Cover Oregon was the health insurance marketplace for the U.S. state of Oregon, established as Oregon's implementation of the Patient Protection and Affordable Care Act. Cover Oregon was intended to enable Oregonians and small businesses to purchase health insurance at federally subsidized rates.

While the intent was to allow registration and selection of coverage via a website, the site was plagued with problems, and it was possible to purchase insurance only by paper registration. As of January 2014, almost $200 million of the $300 million allocated to develop and operate the Cover Oregon website had been spent.

As a result of the ongoing problems, in April 2014, the board of directors voted to close the state-run exchange and adopt the Federal HealthCare.gov exchange beginning in 2015. The FBI began investigating the failed development of the website in March 2014.

In March 2015, the state officially abolished Cover Oregon, permanently folding its functions into an existing state agency and the federal HealthCare.gov website.

==Background==
Health insurance exchanges were established as a part of the 2010 Patient Protection and Affordable Care Act to enable individuals to purchase health insurance in state-run marketplaces. In this legislation, states could choose to establish their own health insurance exchanges; if they choose not to do so, the federal government would run one for the state.

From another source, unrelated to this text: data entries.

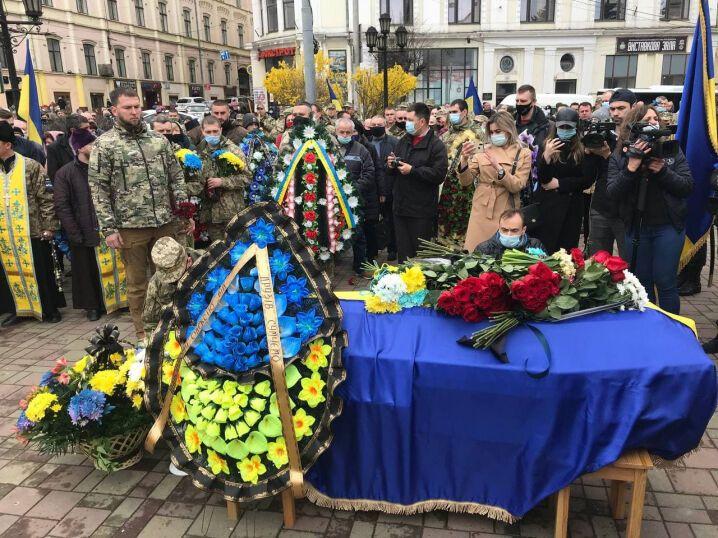 Церемонія прощання з Мамчієм відбулася на центральній площі Чернівців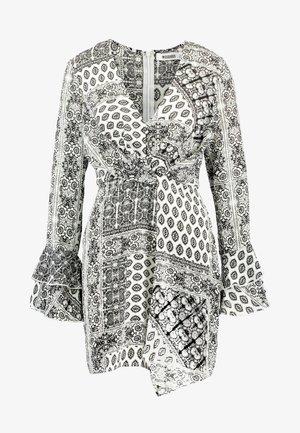 FLORAL PRINT DRAPE DETAIL MINI DRESS - Day dress - white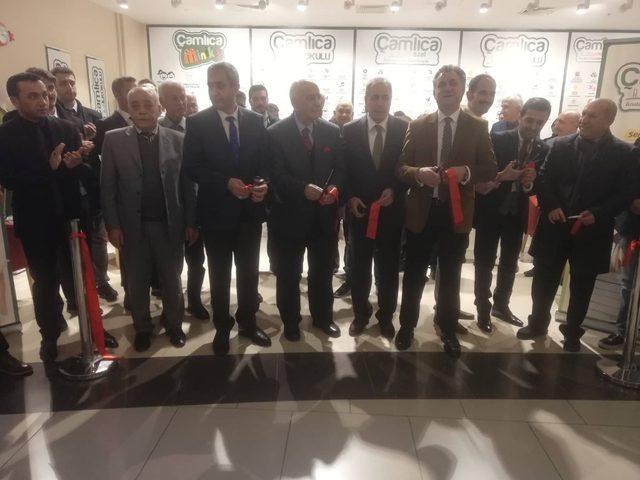 Çamlıca Kolej Fen Lisesi tanıtım ofisi AVM'de açıldı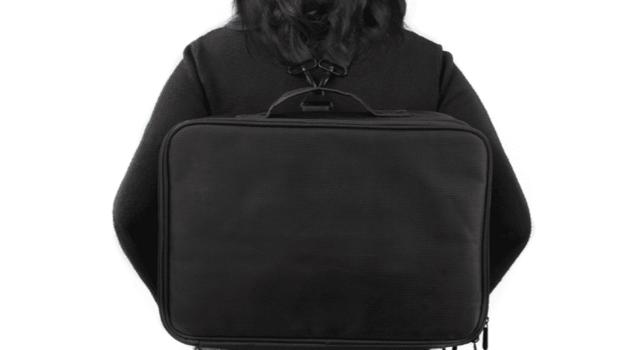 有影片》背包「單肩」、「雙肩」學問大!美脊醫博士警告:超過這重量,下背痛找上你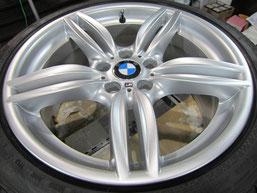 BMW523iワゴン純正アルミホイール(ハイパーシルバー19インチオプションホイール)、ガリ傷・擦りキズのリペア(修理・修復)後の写真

In 2011, the Oregon Legislative Assembly passed Senate Bill 99, establishing Oregon's own exchange. Rocky King was named executive director of the exchange in late 2011, and on October 1, 2012, the exchange was named Cover Oregon.

==Website failure==
Development of the website that would process online enrollments was done by Oracle Corporation and managed by the state of Oregon rather than an independent systems integrator. The project was plagued by numerous management and technological issues, and though the website was supposed to begin processing enrollments on October 1, by mid-October, it was unable to process any enrollments. As of mid-December 2013, the deadline for enrollment for coverage beginning January 1, the state had spent nearly $160 million and the site still could not process online enrollments. Governor John Kitzhaber informed Oregon residents that they should obtain a paper application and mail it in to obtain coverage. The state hired or reassigned nearly 500 people to process paper applications.

As of April 2014, the website was still not accepting online enrollments. 200,000 people had enrolled in Cover Oregon via paper applications, the majority through the Oregon Health Plan (Oregon's implementation of Medicaid). Cover Oregon Executive Director Rocky King and Oregon Health Authority chief information officer Carolyn Lawson both resigned in the wake of the failure of the website. Interim executive director Bruce Goldberg stepped down in April 2014 and was replaced by Clyde Hamstreet, a consultant who specializes in corporate turnarounds.

Faced with millions to make Cover Oregon functional, the board of directors voted in April 2014 to scrap the website in favor of adopting the Federal HealthCare.gov website for 2015 enrollments. Existing subscribers will have to re-enroll with the Federal exchange.

=== Legal disputes ===
In August 2014, Oracle Corporation sued Cover Oregon for breach of contract, for allegedly using their software without paying and then later that month the state of Oregon sued Oracle Corporation, in a civil complaint for breach of contract and "racketeering". By September 8, 2014, Oracle America had filed an amended complaint in federal court accusing Oregon of copyright infringement as Oregon was alleged to be using and distributing unpaid-for works derived from Oracle America's software.

In March 2015, Oregon Governor Kate Brown signed legislation dissolving Cover Oregon.

The parties came to a settlement in September 2016, in which Oregon accepted a package that included $35 million in cash payments from Oracle, and technical support and software licensing agreements with an estimated value of $60 million. Although only a portion of the $240 million spent by the state to develop the system was recouped, a significant part of that expenditure was provided by the federal government, which would likely have claimed additional cash settlement would likely have been claimed.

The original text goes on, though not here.